I'm in Awodey's Category Theory, page 118, exercise 13.

Consider sequences of abelian groups (in the category of monoids) $$M_0 \to M_1 \to M_2 \dots$$ $$N_0 \gets N_1 \gets N_2 \dots$$

Determine whether the four limits/colimits of $M_n, N_n$ are abelian groups.

I can do them for the $M_n$ sequence, I think: the limit is (isomorphic to) $M_0$ and hence is an abelian group. The colimit $C$ is an abelian group, because for any element $x$ in the colimit, we can find $n$ and $\alpha$ such that $i_n(\alpha) = x$, where $i_n$ is the inclusion $M_n \to C$. Therefore we can view $x$ as being in all sufficiently large-$n$ $M_n$; so any pair of elements may be viewed in some $M_n$, which is an abelian group. Therefore all the abelian group properties must hold.

(Sadly I think I can't say by duality that the $N_n$ sequence has the same properties, because the opposite category of Mon is not Mon.)

However, similar reasoning to the $M_i$ case won't work directly on the $N_i$ case, because we could always end a sequence with $N_0 = \{ e \}$. Therefore we can't view an element of the limit or colimit as being in "sufficiently large $N_i$" and do anything non-trivial with that information. It feels like the colimit should be (isomorphic to) $N_0$ and hence abelian, but how do I approach the limit?
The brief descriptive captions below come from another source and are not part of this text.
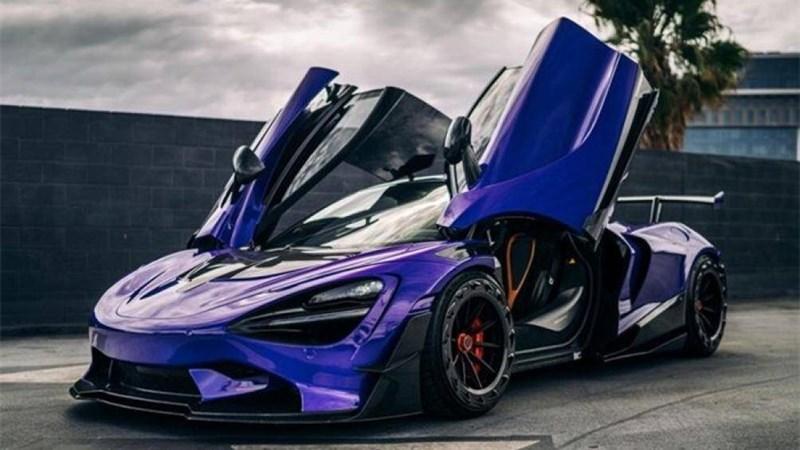 Chiếc McLaren 720S sở hữu phần thân làm hoàn toàn từ sợi carbon, động cơ xe cũng được tinh chỉnh lên 900 mã lực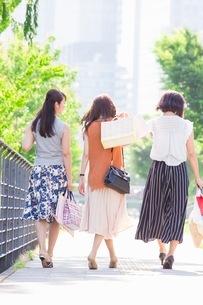 ショッピングバッグを持つ女性の写真素材 [FYI03054087]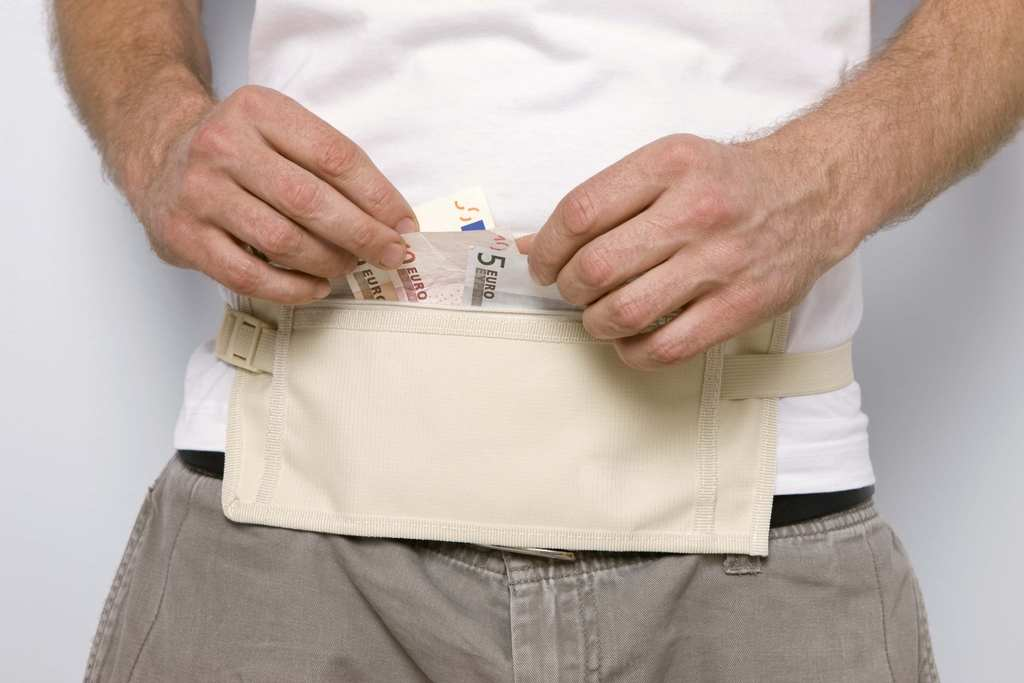 Viajero turismo c mo llevar dinero en tus viajes de forma segura - Guardar dinero en casa de forma segura ...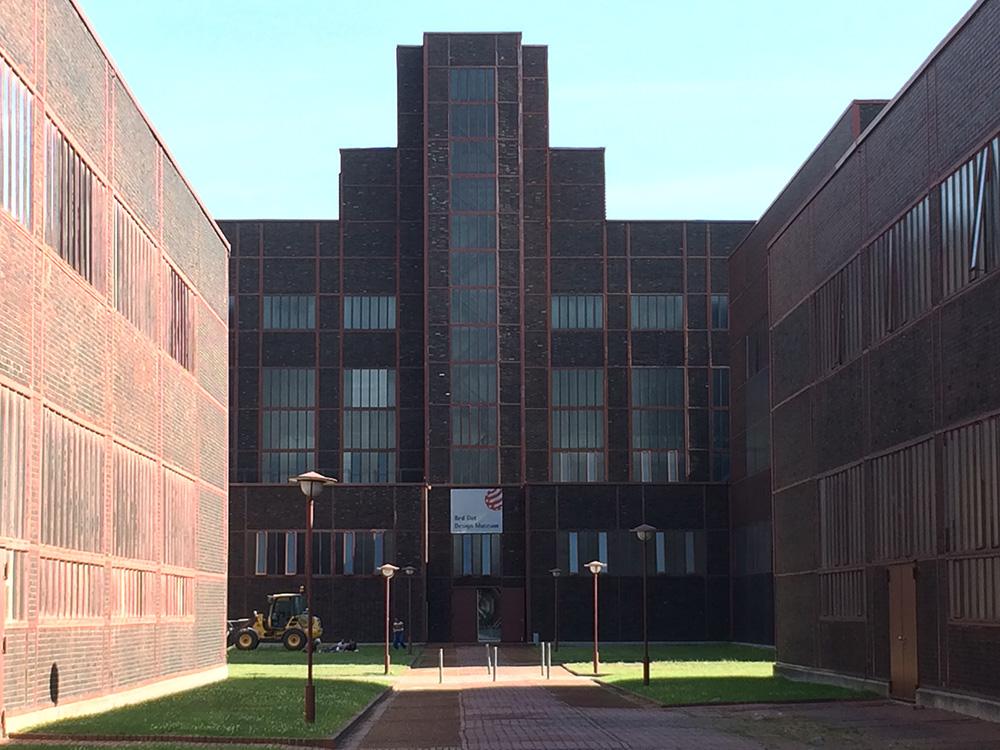 RWB Essen - Besuch der Zeche Zollverein - Die Architektur der Zeche Zollverein orientiert sich am Bauhausstil.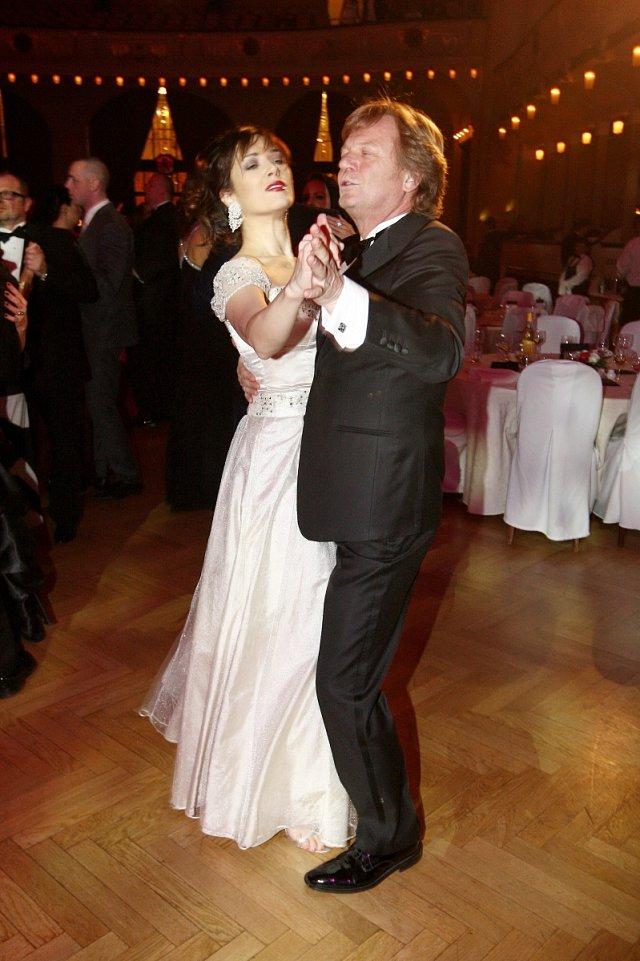 Kostková s Kramárem si společný tanec užívali plnými doušky.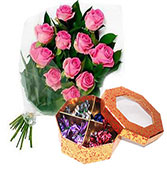 12 pink roses with 20 chocolate round box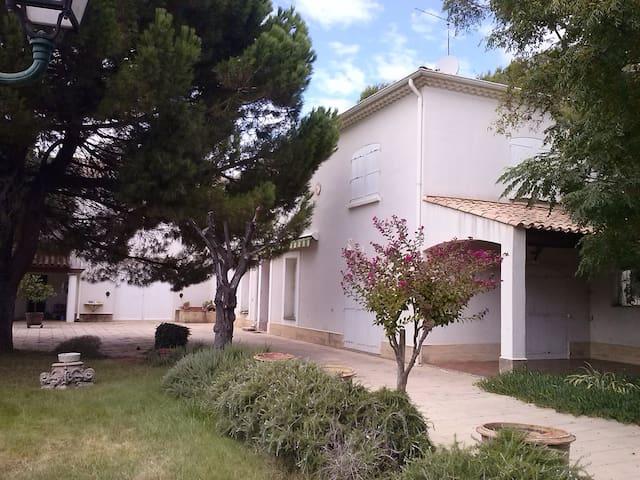 Maison familiale ac piscine dans domaine viticole - Lieuran-lès-Béziers - Hus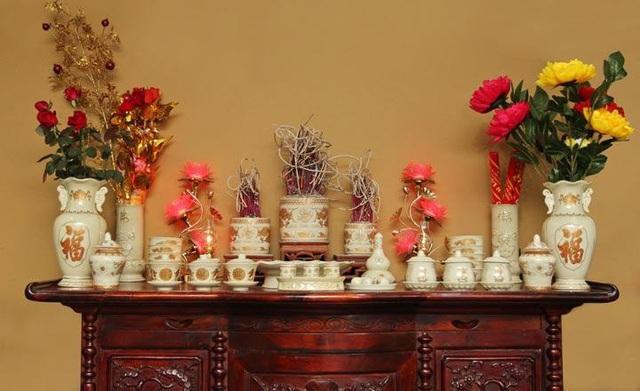 Cần đặt 1 hay 3 lọ hoa trên ban thờ để con cháu được sai tài, đắc lộc - Ảnh 5.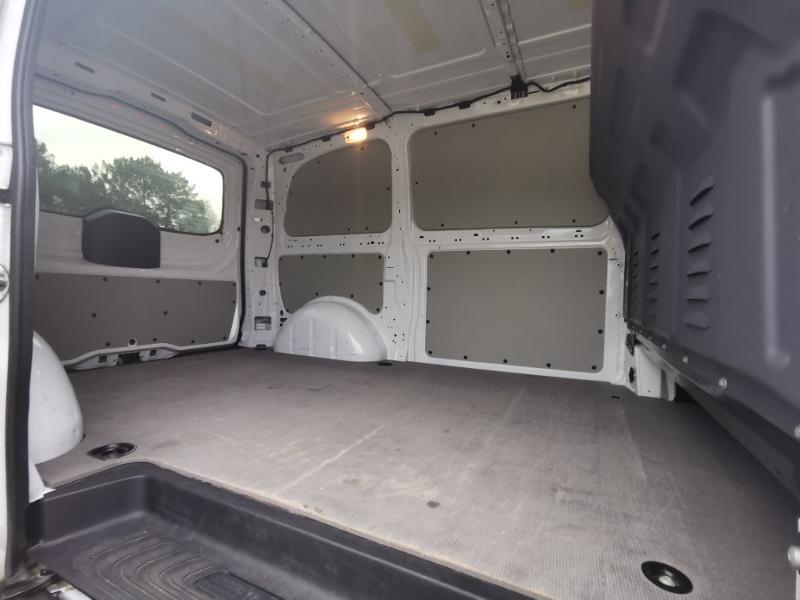 Photo 9 de l'offre de MERCEDES-BENZ Vito Fg 116 CDI Compact Pro BVA à 22990€ chez Cotten Autos avenue de la gare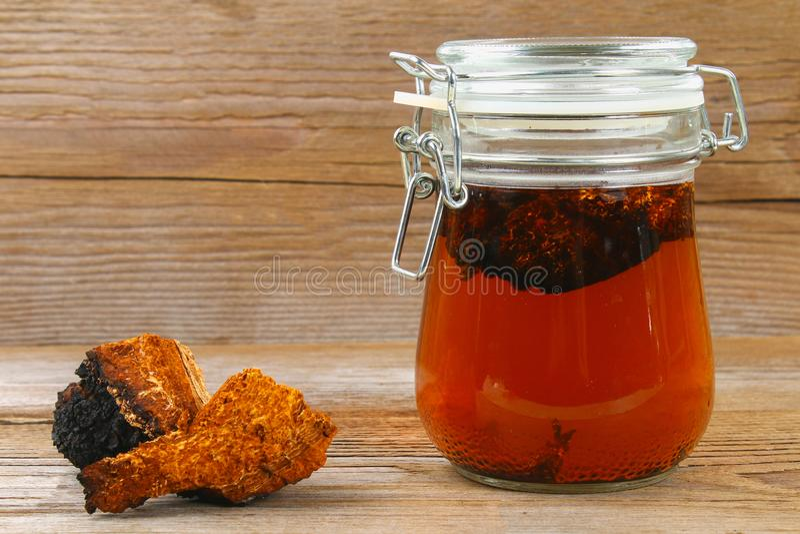 从桦树蘑菇chaga的医治用的茶用于民间医学 免版税库存图片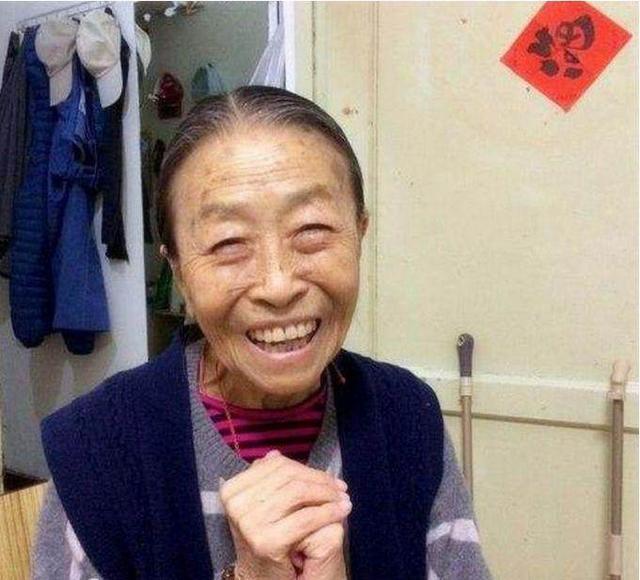 丑娘82岁住40平房,儿子不管,胡歌看望忍不住哭泣
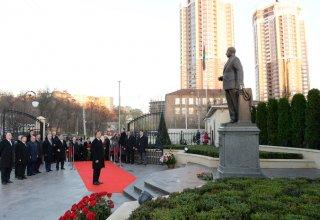 Prezident İlham Əliyev Kiyevdəki Heydər Əliyev parkında görülən işlərlə tanış olub (FOTO)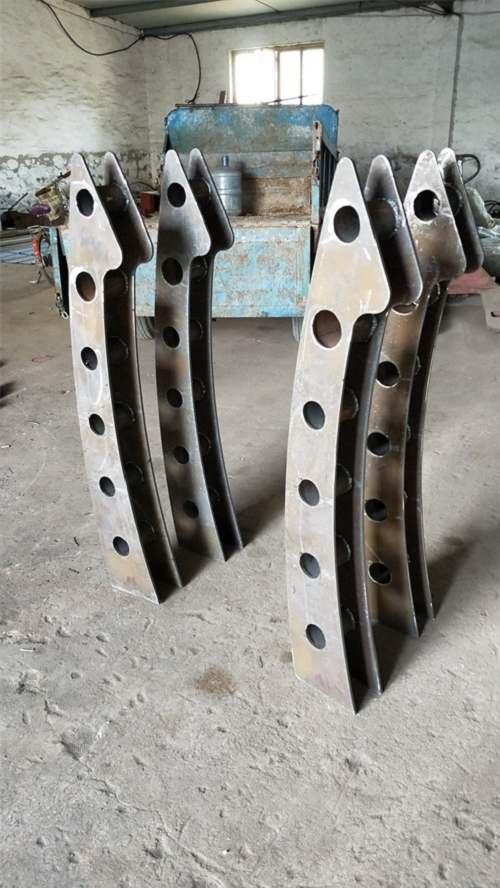 辽宁不锈钢碳素钢复合管栏杆专业销售
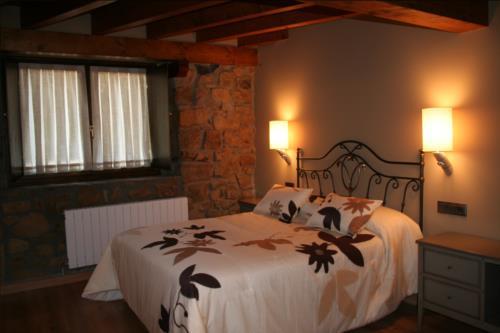 habitación doble 1 casa rural oka en Vizcaya
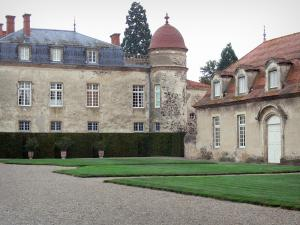 Château de Parentignat - Facade of the castle, lawns and outbuilding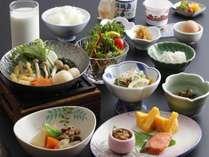 和朝食 ※お食事は予約状況によりブッフェもしくは個食での提供となります。(選択制ではございません)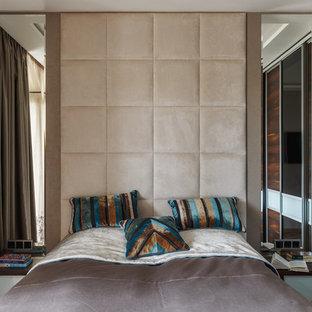 На фото: с высоким бюджетом хозяйские спальни среднего размера в современном стиле с полом из винила и коричневыми стенами без камина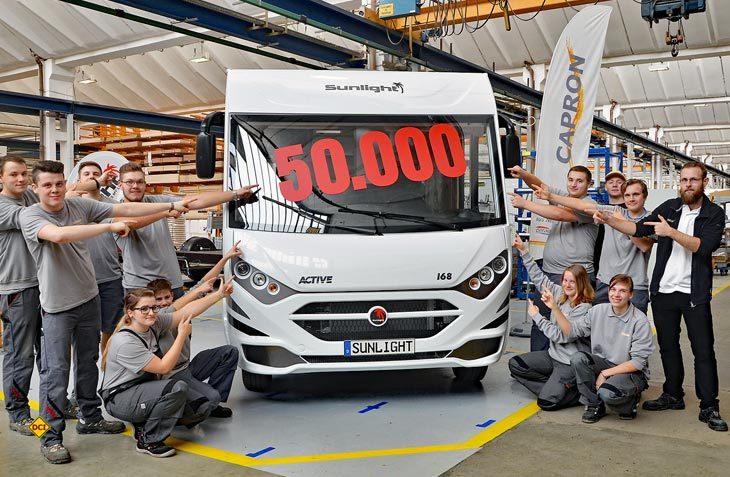 Der in Ausbildung befindliche Capron-Nachwuchs präsentiert das 50.000. Freizeitfahrzeug aus dem Neustädter Erwin Hymer Group-Werk (Foto: Capron GmbH, F. Kramer)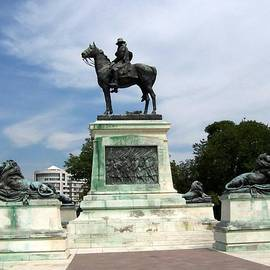 Catherine Gagne - Civil War Monument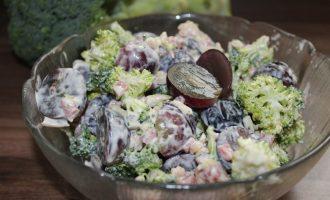 Салат з брокколі і виноградом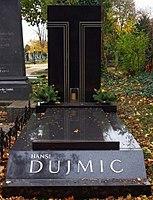 Wiener Zentralfriedhof - Gruppe 33A - Hansi Dujmic (1).jpg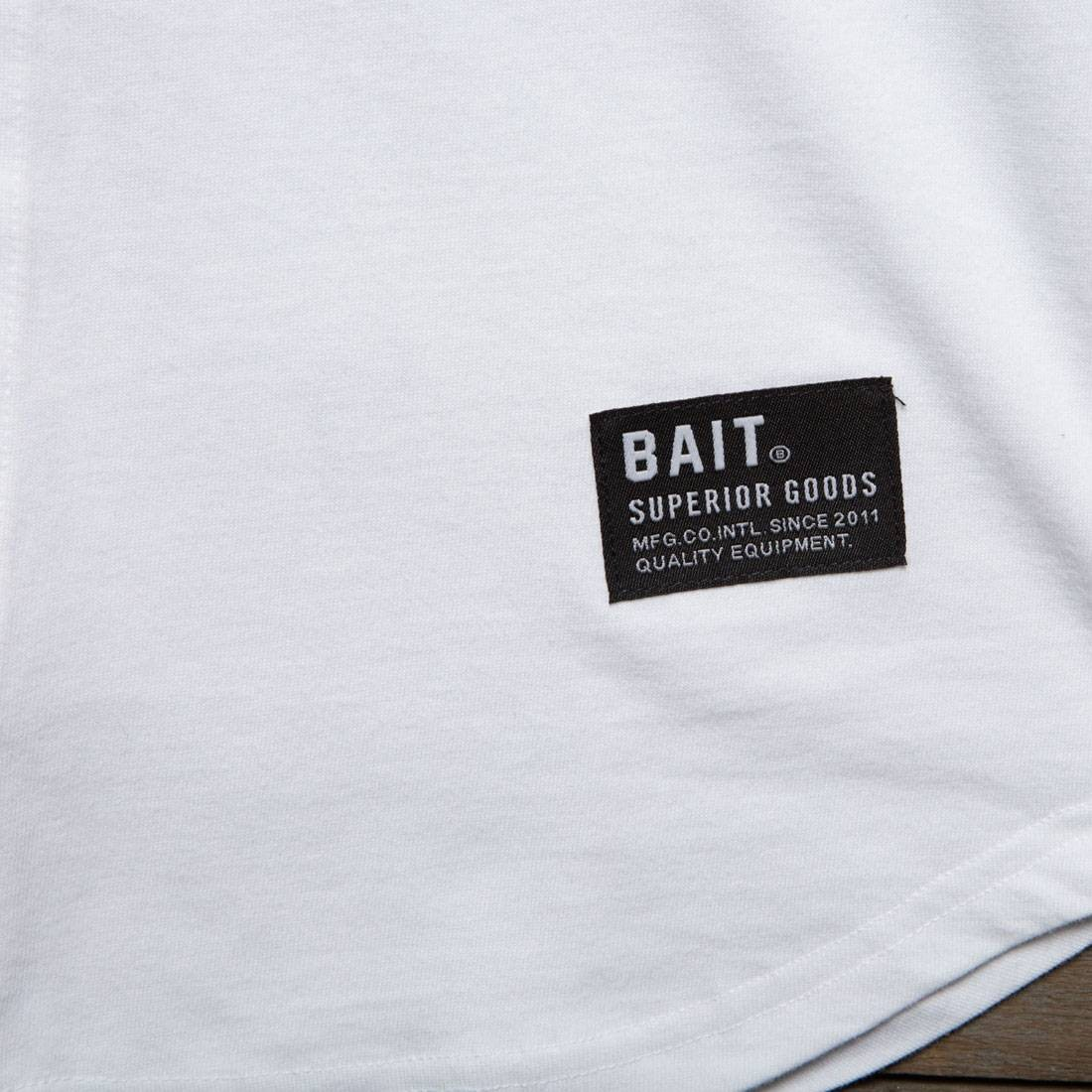 BAIT Men Core Raglan Tee white black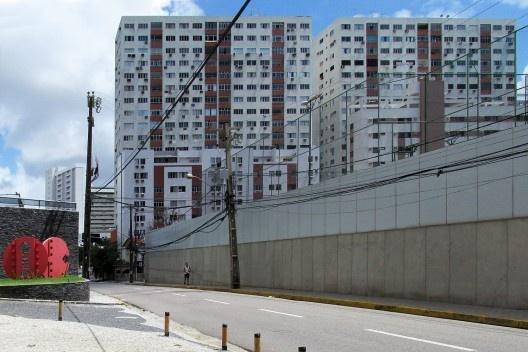 Paredões do bairro de Boa Viagem, a lei define a forma da cidade<br />Foto Lourdinha Nóbrega, abril 2017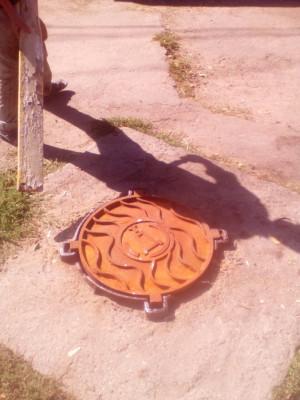 Встановлення кришки каналізаційного колодязя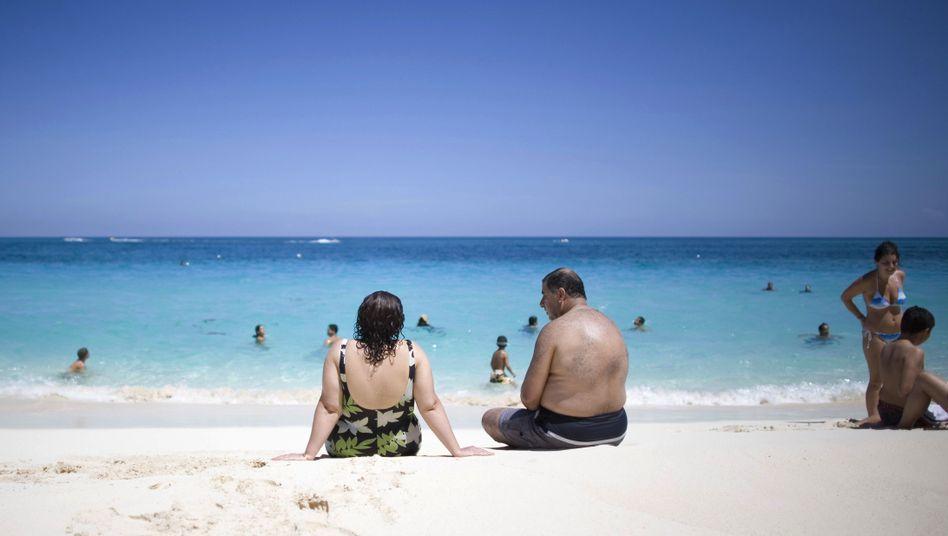 Strand auf den Bahamas: NSA zieht sich sämtliche Mobilfunkgespräche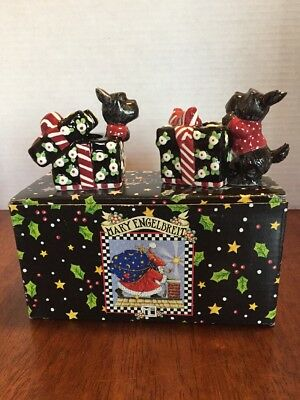 Mary Engelbreit Christmas Wish  Collection Candlesticks Scottie Dogs Pair 2000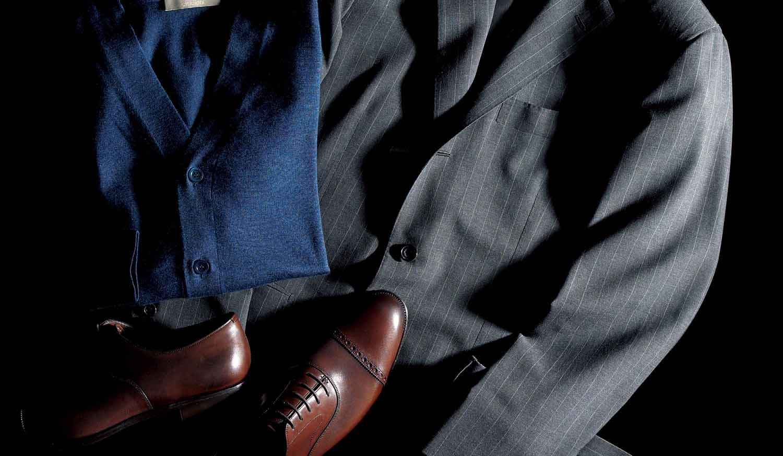 スーツ、ニット、靴
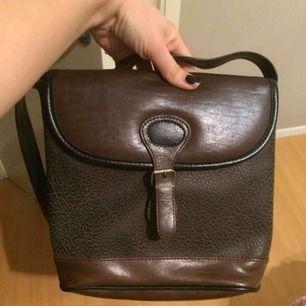 Skinn väska ,helt ny.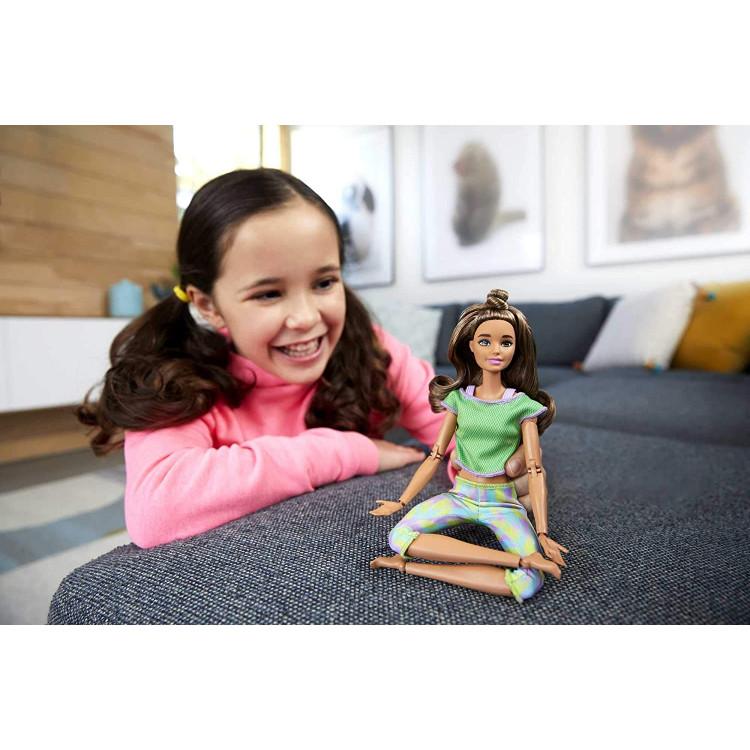 Лялька Барбі Йога рухайся як я Barbie Made to Move Doll Wearing Green Dye Pants, Long Wavy Brunette Hair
The colimit of the $N_i$ is indeed $N_0$ (together with the given morphism $N_i\to N_0$), for if $X$ is a monoid together with homomorphisms $f_i\colon N_i\to X$ with $f_i\circ d=f_{i+1}$ then of course this factors nicely over $N_0$.
Let $N$, together with homomorphisms $\pi_i\colon N\to N_i$ be the limit. Mapping $x\mapsto -x$ in each $N_i$ induces an involutory automorphism $x\mapsto \bar x$ of $N$. As all $x\bar x$ map to $0$ in all $N_i$, we must have $N=N/\langle x\bar x\rangle$ so that - as expected - $\bar x$ is inverse to $x$ in $N$ and $N$ is a group. Since the map $x\mapsto x^{-1}=\bar x$ is still an automorphism of $N$, $N$ must be abelian.